Starbucks tries to utilize the different marketing platforms available. They have an active presence in web 2.0 platforms, TV adverts, and email marketing. Furthermore, Starbucks holds various contests among its customers as a way of rewarding them. Among these contests is the coffee bag contest, which is very popular with customers. Another promotional platform that is used by the company is the “Daily Deal” site Group. This helps in disseminating information to customers on the affordable deals (Misonzhnik, 2011).


Other than coffee making coffee, Starbucks also tries to diversify its product line. Their latest acquisition of Tazo Tea is an example of a new product that has received good reception from customers. This has allowed them to offer tea in their menu giving customers a variety of beverages to choose from. In addition, Starbucks pushes its employees to provide customers with exceptional services. This includes remaking coffee for customers who feel that their coffee was not high quality (O’Farrell, 2013).

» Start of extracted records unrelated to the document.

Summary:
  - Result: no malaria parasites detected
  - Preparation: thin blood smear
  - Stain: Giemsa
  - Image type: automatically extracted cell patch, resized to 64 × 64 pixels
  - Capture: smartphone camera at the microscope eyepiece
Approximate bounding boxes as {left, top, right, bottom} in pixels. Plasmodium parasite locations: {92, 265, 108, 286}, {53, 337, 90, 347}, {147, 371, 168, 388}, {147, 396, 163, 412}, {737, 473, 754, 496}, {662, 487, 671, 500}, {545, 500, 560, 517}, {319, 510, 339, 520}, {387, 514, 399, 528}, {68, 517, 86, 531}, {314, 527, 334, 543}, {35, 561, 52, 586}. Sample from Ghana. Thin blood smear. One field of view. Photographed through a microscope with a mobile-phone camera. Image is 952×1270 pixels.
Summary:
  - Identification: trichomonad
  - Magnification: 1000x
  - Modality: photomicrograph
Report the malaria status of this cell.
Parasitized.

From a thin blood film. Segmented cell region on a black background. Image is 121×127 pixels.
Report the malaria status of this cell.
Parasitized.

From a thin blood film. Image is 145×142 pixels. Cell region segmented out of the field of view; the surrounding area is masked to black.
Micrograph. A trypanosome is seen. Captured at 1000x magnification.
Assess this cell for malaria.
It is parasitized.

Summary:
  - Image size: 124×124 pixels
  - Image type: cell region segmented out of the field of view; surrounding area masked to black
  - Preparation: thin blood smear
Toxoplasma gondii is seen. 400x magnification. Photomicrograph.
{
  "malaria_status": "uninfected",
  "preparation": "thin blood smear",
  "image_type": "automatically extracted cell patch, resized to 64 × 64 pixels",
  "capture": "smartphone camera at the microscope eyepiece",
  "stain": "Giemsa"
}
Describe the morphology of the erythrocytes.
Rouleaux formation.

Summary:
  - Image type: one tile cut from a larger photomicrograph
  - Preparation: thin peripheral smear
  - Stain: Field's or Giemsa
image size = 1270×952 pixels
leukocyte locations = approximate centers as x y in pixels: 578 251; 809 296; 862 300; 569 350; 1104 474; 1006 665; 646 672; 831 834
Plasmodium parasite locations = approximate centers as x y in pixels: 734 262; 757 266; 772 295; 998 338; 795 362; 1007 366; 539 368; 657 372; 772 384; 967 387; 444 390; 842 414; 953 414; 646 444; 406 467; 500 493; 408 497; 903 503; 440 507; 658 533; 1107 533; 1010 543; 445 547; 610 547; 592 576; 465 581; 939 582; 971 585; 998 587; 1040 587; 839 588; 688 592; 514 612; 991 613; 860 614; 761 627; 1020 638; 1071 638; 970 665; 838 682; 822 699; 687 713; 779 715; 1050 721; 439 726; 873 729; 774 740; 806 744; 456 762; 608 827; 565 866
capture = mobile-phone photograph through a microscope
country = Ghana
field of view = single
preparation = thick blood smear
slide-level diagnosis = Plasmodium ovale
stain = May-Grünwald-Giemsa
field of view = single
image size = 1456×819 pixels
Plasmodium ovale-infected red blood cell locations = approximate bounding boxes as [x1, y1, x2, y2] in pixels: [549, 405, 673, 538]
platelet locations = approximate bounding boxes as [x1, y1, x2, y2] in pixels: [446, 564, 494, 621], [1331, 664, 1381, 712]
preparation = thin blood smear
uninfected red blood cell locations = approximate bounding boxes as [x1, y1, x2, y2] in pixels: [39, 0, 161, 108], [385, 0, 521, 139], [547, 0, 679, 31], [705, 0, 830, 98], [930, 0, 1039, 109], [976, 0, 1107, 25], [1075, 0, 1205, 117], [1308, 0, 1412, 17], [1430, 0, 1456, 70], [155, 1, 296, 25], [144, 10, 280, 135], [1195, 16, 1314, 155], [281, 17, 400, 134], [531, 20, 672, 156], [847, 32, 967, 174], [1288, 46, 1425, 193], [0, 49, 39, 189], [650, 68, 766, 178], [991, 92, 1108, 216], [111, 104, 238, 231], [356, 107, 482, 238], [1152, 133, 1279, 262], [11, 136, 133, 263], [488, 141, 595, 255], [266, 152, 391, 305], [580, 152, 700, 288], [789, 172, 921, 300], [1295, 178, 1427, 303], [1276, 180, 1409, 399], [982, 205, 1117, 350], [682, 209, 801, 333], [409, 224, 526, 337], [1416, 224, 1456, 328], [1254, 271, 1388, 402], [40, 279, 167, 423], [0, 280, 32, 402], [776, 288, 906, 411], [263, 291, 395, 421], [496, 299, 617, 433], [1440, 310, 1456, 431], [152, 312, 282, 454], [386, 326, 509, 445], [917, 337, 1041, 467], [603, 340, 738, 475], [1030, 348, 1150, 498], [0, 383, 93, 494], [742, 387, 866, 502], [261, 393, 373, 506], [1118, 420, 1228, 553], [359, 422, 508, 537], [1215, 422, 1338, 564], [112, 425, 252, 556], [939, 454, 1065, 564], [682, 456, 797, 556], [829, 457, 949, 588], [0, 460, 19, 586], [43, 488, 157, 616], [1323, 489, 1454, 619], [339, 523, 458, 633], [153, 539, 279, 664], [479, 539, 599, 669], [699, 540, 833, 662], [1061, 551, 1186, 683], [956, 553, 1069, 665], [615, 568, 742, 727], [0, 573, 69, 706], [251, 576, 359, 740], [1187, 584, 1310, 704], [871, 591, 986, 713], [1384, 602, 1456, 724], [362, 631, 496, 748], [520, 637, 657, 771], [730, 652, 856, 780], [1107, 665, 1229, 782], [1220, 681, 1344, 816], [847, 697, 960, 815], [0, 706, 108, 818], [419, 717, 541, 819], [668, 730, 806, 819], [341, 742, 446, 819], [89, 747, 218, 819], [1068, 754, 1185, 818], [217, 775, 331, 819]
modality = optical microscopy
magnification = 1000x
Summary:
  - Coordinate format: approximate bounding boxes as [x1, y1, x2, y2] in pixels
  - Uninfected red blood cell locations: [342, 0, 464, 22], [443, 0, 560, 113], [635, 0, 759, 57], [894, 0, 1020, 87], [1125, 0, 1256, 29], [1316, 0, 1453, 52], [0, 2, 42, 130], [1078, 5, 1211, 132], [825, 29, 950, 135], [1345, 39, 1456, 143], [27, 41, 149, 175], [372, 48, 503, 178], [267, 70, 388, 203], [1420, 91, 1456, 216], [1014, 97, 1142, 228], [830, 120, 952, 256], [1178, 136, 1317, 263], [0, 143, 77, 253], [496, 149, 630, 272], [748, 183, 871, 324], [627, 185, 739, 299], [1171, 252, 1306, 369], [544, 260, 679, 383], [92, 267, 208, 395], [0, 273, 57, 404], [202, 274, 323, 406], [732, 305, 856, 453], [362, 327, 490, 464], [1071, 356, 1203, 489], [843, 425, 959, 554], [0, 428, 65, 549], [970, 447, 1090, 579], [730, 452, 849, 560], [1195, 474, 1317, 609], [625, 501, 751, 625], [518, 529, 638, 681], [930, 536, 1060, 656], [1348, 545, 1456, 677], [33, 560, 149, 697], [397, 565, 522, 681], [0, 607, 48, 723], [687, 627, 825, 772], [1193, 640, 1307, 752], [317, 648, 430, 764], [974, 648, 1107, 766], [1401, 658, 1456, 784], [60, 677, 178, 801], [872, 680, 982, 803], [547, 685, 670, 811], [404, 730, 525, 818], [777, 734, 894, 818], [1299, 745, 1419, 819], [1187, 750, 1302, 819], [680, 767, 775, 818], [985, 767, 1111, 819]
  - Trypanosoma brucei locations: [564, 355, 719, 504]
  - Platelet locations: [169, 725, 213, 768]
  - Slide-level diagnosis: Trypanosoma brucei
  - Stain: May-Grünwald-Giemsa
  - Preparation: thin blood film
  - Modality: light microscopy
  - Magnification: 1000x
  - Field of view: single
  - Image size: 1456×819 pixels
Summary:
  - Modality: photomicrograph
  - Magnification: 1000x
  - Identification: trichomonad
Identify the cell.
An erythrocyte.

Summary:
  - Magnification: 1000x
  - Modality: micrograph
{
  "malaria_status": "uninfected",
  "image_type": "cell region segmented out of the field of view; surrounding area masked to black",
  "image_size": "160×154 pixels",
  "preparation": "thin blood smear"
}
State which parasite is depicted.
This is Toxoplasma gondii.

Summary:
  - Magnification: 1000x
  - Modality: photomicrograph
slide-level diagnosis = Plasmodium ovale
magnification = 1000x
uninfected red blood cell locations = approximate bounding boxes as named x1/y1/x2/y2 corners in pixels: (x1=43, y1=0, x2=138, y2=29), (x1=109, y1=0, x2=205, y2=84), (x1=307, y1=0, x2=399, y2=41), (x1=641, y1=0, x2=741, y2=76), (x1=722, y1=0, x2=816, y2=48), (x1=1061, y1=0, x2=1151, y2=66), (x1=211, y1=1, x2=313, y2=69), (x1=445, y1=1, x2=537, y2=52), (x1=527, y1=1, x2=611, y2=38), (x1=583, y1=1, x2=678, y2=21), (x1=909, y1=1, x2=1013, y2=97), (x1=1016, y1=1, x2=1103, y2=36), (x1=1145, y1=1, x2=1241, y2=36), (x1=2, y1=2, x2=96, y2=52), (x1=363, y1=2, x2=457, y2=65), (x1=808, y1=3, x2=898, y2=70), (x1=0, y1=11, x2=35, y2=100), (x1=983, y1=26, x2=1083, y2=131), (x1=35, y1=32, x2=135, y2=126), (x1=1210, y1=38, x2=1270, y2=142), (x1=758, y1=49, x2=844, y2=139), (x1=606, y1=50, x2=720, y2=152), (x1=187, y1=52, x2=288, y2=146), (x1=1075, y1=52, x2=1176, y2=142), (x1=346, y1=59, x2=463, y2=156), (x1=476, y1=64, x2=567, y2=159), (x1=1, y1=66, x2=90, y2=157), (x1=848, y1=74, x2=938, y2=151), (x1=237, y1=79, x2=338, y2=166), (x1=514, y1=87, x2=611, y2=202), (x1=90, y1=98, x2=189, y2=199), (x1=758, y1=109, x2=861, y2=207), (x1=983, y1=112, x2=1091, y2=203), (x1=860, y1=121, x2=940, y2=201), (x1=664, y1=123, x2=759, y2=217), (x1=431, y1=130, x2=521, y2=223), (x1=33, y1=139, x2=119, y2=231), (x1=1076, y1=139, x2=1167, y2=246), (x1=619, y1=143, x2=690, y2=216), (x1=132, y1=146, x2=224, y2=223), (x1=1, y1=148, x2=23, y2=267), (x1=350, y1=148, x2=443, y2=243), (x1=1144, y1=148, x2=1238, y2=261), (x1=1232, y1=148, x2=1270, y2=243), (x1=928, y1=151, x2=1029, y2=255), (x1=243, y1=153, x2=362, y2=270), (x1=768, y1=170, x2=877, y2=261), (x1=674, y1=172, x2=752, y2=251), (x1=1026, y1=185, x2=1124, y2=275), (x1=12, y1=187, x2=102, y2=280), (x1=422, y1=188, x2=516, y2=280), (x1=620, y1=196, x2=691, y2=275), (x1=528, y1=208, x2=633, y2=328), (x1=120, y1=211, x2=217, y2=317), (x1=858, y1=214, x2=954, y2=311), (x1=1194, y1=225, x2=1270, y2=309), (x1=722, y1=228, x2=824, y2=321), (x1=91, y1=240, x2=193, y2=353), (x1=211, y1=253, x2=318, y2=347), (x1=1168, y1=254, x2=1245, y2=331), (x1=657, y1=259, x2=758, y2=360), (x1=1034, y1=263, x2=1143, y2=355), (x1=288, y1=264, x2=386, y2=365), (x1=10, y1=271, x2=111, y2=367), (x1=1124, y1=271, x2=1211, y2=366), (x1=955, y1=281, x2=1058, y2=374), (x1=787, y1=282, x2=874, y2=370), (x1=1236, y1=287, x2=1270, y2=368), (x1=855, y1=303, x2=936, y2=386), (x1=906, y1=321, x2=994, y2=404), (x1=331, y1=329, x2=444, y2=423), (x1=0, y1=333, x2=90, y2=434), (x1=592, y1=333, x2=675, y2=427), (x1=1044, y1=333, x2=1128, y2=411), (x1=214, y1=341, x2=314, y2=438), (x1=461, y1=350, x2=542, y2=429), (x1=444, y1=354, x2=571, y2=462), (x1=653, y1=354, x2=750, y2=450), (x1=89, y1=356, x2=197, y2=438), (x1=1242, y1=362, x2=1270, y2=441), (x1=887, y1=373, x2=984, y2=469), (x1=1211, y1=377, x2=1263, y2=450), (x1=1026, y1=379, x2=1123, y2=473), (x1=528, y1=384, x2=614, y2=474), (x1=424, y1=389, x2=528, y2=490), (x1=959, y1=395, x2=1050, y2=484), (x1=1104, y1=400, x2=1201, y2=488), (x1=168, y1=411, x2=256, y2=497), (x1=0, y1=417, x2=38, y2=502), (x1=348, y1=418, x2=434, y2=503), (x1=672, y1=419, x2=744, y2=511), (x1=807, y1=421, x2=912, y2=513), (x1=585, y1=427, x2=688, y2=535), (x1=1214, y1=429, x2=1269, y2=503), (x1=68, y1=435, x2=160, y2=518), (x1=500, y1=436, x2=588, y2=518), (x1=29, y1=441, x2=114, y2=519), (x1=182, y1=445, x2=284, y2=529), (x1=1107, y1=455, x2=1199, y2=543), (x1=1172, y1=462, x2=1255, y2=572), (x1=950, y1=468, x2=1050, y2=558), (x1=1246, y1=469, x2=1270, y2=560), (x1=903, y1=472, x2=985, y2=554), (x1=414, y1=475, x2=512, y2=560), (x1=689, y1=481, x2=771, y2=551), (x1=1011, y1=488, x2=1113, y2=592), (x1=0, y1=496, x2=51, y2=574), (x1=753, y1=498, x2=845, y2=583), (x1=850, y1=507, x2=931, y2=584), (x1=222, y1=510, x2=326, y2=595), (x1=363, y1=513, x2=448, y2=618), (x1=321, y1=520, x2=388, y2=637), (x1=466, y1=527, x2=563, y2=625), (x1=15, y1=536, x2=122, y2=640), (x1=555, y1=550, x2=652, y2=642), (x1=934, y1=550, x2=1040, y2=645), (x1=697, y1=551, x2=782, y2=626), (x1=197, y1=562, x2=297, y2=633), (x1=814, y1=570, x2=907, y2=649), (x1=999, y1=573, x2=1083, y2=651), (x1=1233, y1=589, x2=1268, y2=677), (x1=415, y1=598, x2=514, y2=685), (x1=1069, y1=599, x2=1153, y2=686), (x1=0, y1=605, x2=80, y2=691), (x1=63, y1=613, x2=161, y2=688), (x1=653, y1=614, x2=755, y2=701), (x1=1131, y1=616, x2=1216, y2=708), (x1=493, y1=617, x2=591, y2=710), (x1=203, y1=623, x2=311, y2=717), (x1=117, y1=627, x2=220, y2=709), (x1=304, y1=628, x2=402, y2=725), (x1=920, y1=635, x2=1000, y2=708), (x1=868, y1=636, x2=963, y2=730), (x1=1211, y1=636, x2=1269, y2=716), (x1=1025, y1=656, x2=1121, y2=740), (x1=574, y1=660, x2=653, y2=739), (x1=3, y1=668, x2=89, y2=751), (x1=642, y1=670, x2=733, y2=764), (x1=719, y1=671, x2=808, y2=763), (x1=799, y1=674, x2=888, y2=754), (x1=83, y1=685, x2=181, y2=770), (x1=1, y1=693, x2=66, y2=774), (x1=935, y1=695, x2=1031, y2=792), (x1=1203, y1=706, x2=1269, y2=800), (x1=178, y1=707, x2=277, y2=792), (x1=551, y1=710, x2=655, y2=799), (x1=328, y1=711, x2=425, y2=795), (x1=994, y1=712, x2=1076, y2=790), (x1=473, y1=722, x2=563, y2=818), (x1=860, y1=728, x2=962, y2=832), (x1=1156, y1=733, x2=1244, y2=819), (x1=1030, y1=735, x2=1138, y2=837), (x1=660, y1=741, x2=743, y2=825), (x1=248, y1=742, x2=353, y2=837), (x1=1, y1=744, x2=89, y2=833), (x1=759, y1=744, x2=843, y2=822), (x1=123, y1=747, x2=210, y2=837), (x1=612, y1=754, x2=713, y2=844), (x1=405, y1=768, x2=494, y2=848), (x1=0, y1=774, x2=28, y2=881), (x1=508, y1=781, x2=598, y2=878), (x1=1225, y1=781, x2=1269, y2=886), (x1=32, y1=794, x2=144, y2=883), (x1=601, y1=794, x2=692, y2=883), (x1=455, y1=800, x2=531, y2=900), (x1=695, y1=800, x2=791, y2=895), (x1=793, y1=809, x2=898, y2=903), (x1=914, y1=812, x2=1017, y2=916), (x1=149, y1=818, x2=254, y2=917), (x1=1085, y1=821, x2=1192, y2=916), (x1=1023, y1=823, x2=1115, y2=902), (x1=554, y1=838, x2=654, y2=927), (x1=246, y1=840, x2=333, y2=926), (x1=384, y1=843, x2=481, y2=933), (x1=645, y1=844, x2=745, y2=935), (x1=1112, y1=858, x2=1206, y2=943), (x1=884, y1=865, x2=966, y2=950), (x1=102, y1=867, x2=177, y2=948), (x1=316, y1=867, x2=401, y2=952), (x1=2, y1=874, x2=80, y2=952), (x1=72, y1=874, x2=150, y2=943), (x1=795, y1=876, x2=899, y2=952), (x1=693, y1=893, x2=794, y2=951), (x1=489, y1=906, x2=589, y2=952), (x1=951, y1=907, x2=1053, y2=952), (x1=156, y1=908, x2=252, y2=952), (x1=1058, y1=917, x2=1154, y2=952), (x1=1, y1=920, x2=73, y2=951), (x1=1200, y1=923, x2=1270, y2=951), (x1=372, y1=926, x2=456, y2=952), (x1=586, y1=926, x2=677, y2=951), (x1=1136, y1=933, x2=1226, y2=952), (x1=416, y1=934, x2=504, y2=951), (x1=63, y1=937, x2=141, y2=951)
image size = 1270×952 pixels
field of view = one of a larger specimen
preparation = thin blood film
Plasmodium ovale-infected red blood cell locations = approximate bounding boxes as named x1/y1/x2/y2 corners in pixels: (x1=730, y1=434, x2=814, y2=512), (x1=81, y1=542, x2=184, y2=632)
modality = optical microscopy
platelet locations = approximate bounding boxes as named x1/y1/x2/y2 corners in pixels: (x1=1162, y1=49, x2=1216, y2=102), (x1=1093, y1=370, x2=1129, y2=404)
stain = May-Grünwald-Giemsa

Starbucks is the picture of success in the coffee market. Over a few years, it has managed to take over the urban landscape more than any other company in recent times. It is estimated than Starbucks controls 33% of the coffee market in America. The expansion continues throughout the world with an estimated 18000 stores across Asia. With its superior marketing strategies, it is correct to conclude that Starbucks is a force to reckon with in the coffee market.


Misonzhnik, E. (2011). Starbucks Recaptures its Position at the Head of the U.S. Coffee Market. Web.

O’Farrell, R. (2013). Who is Starbucks’ Target Audience? Web.